A new homeware shop, Lost and Found, offers the chance to get to know Nikko, a heritage bone-china porcelain brand, and to discover a discerning edit of elevated essentials.
To anyone in the Japanese hospitality business, Nikko is a familiar name. The company has been making pristine bone-china tableware in Ishikawa since 1908. Dine at any number of hotels and restaurants in Tokyo and you’re likely to be eating from a Nikko plate. But what the company lacked was a place to introduce the brand to everyone else. “We wanted somewhere to show the quality of what we make, maybe even to young chefs who might be starting their own restaurants,” says managing director Naoki Mitani, whose family have run the Nikko business for decades.
Mitani got in touch with Tokyo company Transit General Office, a Nikko client, which runs restaurants and cafés all over Japan. Together they found a location, a former international school, in Tomigaya (mere moments from Monocle’s Tokyo bureau) and assembled a top team: Atsushi Osada of Milestone for the interior and Naomi Hirabayashi for the branding and graphics. The reboot project was underway.

Extracted information:
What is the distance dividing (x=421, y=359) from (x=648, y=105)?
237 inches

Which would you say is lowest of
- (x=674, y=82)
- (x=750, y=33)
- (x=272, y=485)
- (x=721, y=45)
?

What to produce: Could you reproduce the full text above about the Lost and Found shop and Nikko, word for word?

Output for this task:
A new homeware shop, Lost and Found, offers the chance to get to know Nikko, a heritage bone-china porcelain brand, and to discover a discerning edit of elevated essentials.
To anyone in the Japanese hospitality business, Nikko is a familiar name. The company has been making pristine bone-china tableware in Ishikawa since 1908. Dine at any number of hotels and restaurants in Tokyo and you’re likely to be eating from a Nikko plate. But what the company lacked was a place to introduce the brand to everyone else. “We wanted somewhere to show the quality of what we make, maybe even to young chefs who might be starting their own restaurants,” says managing director Naoki Mitani, whose family have run the Nikko business for decades.
Mitani got in touch with Tokyo company Transit General Office, a Nikko client, which runs restaurants and cafés all over Japan. Together they found a location, a former international school, in Tomigaya (mere moments from Monocle’s Tokyo bureau) and assembled a top team: Atsushi Osada of Milestone for the interior and Naomi Hirabayashi for the branding and graphics. The reboot project was underway.